## Given data:

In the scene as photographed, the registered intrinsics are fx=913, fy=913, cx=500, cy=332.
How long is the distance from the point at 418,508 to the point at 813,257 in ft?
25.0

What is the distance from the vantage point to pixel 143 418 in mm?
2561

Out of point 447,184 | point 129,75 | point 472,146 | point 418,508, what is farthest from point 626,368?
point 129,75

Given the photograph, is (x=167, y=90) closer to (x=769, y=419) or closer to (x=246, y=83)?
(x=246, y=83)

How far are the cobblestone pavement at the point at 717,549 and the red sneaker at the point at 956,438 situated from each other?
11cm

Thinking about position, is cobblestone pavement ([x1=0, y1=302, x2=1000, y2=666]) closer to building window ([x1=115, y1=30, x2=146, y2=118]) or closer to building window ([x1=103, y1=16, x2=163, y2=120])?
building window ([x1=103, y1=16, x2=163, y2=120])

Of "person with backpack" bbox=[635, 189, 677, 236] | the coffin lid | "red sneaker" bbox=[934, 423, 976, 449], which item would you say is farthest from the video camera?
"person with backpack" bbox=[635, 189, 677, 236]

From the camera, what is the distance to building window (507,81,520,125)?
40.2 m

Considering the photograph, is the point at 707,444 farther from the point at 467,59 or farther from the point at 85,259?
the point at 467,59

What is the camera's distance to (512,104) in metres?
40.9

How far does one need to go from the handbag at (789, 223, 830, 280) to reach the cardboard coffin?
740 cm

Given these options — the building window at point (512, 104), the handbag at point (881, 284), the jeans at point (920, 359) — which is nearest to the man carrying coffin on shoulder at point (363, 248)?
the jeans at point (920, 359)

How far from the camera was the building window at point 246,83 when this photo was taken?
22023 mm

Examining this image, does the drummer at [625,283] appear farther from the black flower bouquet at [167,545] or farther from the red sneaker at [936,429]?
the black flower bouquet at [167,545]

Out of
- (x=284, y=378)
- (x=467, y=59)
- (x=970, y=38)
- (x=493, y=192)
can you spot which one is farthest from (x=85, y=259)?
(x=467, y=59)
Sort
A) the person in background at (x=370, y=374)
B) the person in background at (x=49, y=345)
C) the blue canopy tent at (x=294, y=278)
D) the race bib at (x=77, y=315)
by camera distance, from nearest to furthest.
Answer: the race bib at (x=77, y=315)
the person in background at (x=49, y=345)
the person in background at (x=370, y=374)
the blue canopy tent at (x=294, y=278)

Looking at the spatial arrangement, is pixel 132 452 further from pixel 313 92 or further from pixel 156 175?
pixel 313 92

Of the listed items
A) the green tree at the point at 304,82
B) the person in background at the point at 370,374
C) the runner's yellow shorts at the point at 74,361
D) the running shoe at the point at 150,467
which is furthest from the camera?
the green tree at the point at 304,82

## Objective:
List each line above that contains the word "closer". Case matters.

## Result of the task:
Given the photograph, is (x=167, y=90) closer to (x=769, y=419) or closer to (x=246, y=83)?
Thinking about position, is cobblestone pavement ([x1=0, y1=302, x2=1000, y2=666]) closer to building window ([x1=115, y1=30, x2=146, y2=118]) or closer to building window ([x1=103, y1=16, x2=163, y2=120])?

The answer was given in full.